遺産分割は、民法であらかじめ定められた割合か、遺言によって指定された割合に基づいて行われます。前者を法定相続分、後者を指定相続分といいます。
ただし、いずれの場合においても、特別受益や寄与分を考慮して相続人間の公平を図るよう修正します。修正した結果の割合を具体的相続分といいます。
民法改正(令和5年4月1日施行)により、相続開始から10年を経過すると具体的相続分の主張ができなくなりました。
Q&A
Q1.特別受益とは何ですか?
A1.以下の方法により相続人が被相続人(亡くなった方)から受けた特別な利益のことです。
- 遺贈(遺言による財産の譲渡)
- 贈与(婚姻若しくは養子縁組のため若しくは生計の資本として受けたもの)
※死因贈与、特定財産承継遺言(「相続させる」旨の遺言)も含みます。
あなたの他に特別受益を受けた相続人がいる場合、相続開始から10年経つと「アンタ、生前にたくさんお金貰っていたんだからその分相続分は減らしなさいよ!」というような主張はできなくなる、ということです。
Q2.寄与分とは何ですか?
A2.以下のような方法により、被相続人(亡くなった方)の財産の維持又は増加について特別の貢献をした相続人が、その分多くもらえる権利です。
- 被相続人の事業に関する労務の提供
- 財産上の給付
- 被相続人の療養看護
相続開始から10年経つと「私は療養看護に努めたのだからその分多く相続する権利がある!」という主張はできなくなる、ということです。

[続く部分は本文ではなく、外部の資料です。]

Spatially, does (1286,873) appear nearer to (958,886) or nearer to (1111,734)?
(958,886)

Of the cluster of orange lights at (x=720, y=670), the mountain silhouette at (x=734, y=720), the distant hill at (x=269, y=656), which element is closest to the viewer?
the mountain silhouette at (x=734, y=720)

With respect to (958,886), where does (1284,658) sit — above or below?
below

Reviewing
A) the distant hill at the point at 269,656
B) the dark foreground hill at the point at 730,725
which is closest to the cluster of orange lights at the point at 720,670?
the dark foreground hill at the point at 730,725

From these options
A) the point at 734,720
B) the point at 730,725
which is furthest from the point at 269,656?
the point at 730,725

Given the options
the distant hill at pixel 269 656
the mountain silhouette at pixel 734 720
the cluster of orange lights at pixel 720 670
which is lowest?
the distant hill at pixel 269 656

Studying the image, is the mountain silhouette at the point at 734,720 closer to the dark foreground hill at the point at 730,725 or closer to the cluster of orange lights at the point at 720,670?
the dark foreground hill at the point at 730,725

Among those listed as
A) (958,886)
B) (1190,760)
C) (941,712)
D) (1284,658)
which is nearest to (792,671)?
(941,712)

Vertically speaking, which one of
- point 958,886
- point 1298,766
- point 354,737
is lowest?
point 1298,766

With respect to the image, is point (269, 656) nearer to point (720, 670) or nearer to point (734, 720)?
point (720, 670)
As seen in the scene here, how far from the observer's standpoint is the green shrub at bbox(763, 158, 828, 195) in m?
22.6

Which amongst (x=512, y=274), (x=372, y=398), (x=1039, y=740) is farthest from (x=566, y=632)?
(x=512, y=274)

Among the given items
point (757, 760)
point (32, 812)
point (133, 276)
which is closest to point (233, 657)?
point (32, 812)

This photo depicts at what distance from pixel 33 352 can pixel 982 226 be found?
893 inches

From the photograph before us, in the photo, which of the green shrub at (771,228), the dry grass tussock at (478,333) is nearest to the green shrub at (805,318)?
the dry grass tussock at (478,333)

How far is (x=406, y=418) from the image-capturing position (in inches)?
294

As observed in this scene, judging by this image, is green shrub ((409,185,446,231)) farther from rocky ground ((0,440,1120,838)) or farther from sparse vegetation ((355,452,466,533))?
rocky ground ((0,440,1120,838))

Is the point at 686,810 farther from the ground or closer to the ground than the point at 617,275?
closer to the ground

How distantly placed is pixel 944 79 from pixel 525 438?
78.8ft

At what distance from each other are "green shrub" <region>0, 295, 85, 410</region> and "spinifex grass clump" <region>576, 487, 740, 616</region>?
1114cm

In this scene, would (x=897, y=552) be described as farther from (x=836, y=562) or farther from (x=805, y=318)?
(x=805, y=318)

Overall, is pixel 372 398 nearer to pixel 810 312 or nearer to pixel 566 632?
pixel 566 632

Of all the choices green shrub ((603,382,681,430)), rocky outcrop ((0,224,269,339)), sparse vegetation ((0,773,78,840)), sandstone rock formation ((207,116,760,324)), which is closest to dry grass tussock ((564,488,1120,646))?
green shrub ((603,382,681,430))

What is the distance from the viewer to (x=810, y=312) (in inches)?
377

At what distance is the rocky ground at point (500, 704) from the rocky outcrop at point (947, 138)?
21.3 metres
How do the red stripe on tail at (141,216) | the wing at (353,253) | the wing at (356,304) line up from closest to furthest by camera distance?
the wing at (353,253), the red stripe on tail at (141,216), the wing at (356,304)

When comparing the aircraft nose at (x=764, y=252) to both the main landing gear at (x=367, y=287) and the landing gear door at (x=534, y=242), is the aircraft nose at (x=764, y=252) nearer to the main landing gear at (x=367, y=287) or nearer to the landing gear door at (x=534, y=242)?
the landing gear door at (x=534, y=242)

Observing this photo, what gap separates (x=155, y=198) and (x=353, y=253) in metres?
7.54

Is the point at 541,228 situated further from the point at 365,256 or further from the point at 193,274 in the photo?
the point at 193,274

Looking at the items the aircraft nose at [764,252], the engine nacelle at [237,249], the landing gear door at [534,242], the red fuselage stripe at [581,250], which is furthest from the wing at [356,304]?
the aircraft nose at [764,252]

なお、一般的な療養看護では寄与分は認められず、「被相続人の財産の維持・増加に寄与した」と言えるほどの特別な貢献が必要です。
Q3.10年経過後は具体的相続分の主張できないとした理由は何ですか?
A3.相続開始後遺産分割がないまま長期間が経過すると、生前贈与や寄与分に関する書証等が散逸し、関係者の記憶も薄れることにより、具体的相続分の算定が困難になり、遺産分割の支障となるおそれがあるからです。
現に遺産分割されず亡くなった方の名義のまま長期間放置されている土地が数多くあり、社会問題となっています。
Q4.10年経過後は、相続人間の合意があっても具体的相続分による遺産分割はできなくなるのですか?
A4.相続人間の合意があれば、具体的相続分による遺産分割も可能です。
裁判所において遺産分割手続きを進めている場合(調停・訴訟)も同様です。
Q5.民法改正(令和5年4月1日)前に既に発生した相続についても適用がありますか?
A5.適用があります。
ただし、施行から5年経つ(令和10年4月1日)までは、それ以前に相続開始から10年を経過したとしても、具体的相続分の主張が可能です。
Q6.遺産共有と通常共有が併存している場合、どのような手続きで分割すればよいですか?
A6.A・Bの共有名義で購入した不動産があり、Bが死亡してC・Dが相続人となり、A・C・Dの共有となった場合、CとDの関係は遺産共有、AとC・Dの関係は通常共有といいます。
遺産共有は遺産分割手続きで、通常共有は共有物分割手続きでそれぞれ別に解決を図る必要があります。ただし、相続開始から10年経過後は、どちらもまとめて共有物分割で解決可能となります。
※『遺産分割と共有物分割の違い』参照。
なお、他の相続人が異議申出をしたときは、原則通り遺産共有は遺産分割手続きで解決を図ることとなります。異議申出は共有物分割訴訟の請求があったとの通知(=訴状の送達)を受けた日から2か月以内にする必要があります。また、遺産分割請求をしていることが条件です。